===== TEXTE FOURNI =====
Livre
Victime de l’attentat contre «Charlie Hebdo», l’écrivain et journaliste français publie «Le Lambeau», récit bouleversant et lumineux d’une reconstruction, escortée par Bach, Kafka et Proust

Sauvé par Bach, Marcel Proust et ce diable de batteur qu’était Elvin Jones. La grandeur du Lambeau pourrait tenir à cette démonstration. Ce serait réducteur, tant ce livre pénètre avec cran les marécages de notre humanité; tant il émeut par sa hauteur de vue; tant il fascine par sa rigueur clinique, mais disons que c’est un début. Journaliste et critique de littérature inspirant au journal Libération, chroniqueur à Charlie Hebdo, Philippe Lançon était en retard le mercredi 7 janvier 2015. La veille, il avait vu La nuit des rois de Shakespeare, l’histoire de Viola et de Sébastien, jumeaux séparés par un naufrage. Il avait été touché et il voulait consacrer une critique au spectacle.
«Charlie Hebdo», ce théâtre gaulois
Dans l’air de cet hiver, le tumulte des polémiques. Michel Houellebecq venait de publier Soumission, où il projette l’arrivée à l’Elysée d’un président musulman. Les radios, les sites, les journaux grenouillaient. Philippe Lançon lui-même avait consacré un article fouillé et favorable au roman. Ce matin donc, il glisse son mètre 76, poids jockey, dans son caban, enfourche sa bicyclette et file, tarabusté par cette question: passer ou pas à Charlie Hebdo. C’est jour de conférence de rédaction, une séance à la théâtralité gauloise.
===== MATÉRIAU =====
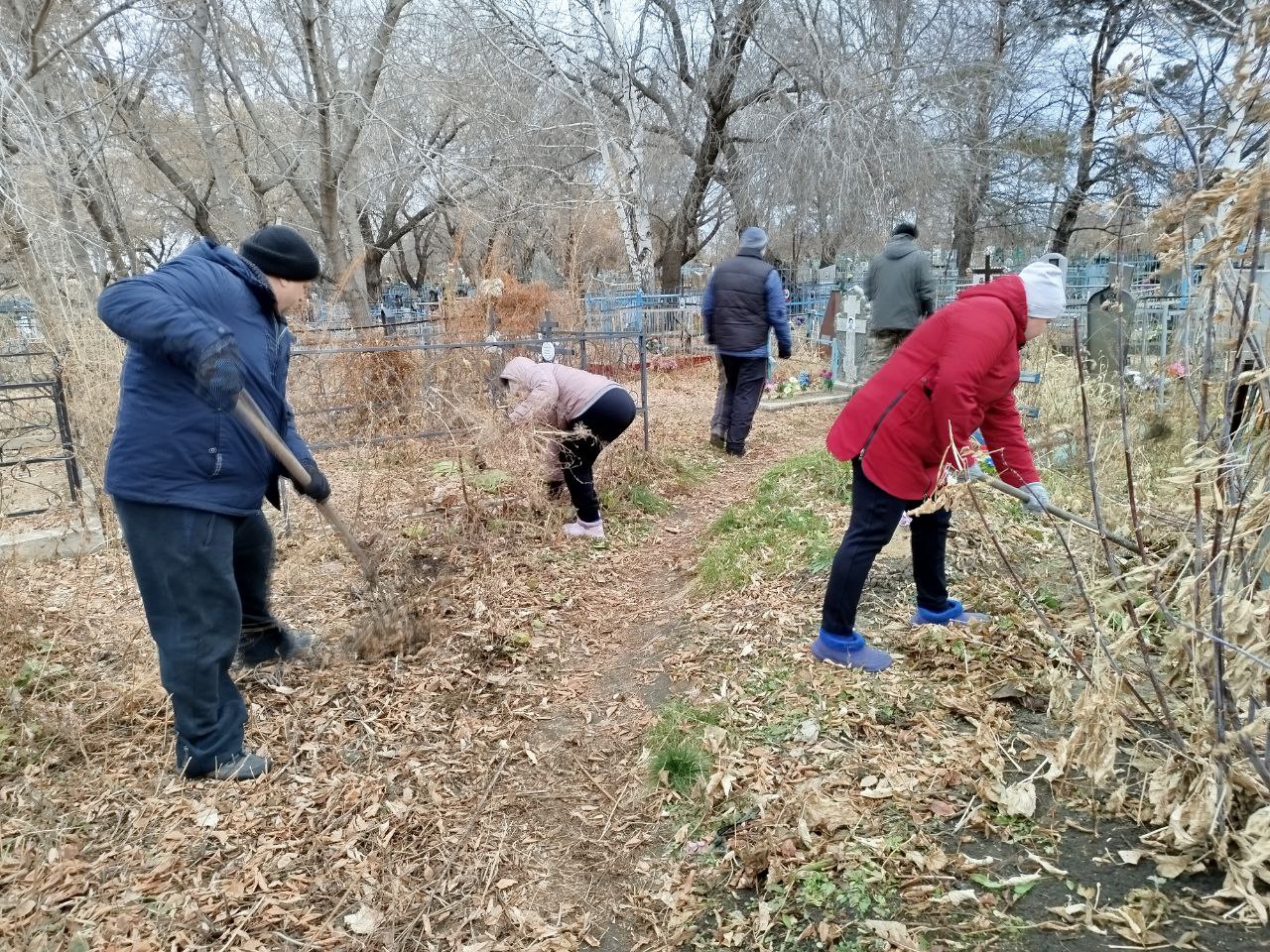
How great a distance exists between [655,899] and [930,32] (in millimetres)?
16967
=====
TRAVAIL DEMANDÉ -> Dans la critique du « Lambeau », recopiez à l'identique le passage qui commence par les mots « Sauvé par Bach, Marcel » et s'achève sur « critique au spectacle. ».

RÉPONSE APPORTÉE ->
Sauvé par Bach, Marcel Proust et ce diable de batteur qu’était Elvin Jones. La grandeur du Lambeau pourrait tenir à cette démonstration. Ce serait réducteur, tant ce livre pénètre avec cran les marécages de notre humanité; tant il émeut par sa hauteur de vue; tant il fascine par sa rigueur clinique, mais disons que c’est un début. Journaliste et critique de littérature inspirant au journal Libération, chroniqueur à Charlie Hebdo, Philippe Lançon était en retard le mercredi 7 janvier 2015. La veille, il avait vu La nuit des rois de Shakespeare, l’histoire de Viola et de Sébastien, jumeaux séparés par un naufrage. Il avait été touché et il voulait consacrer une critique au spectacle.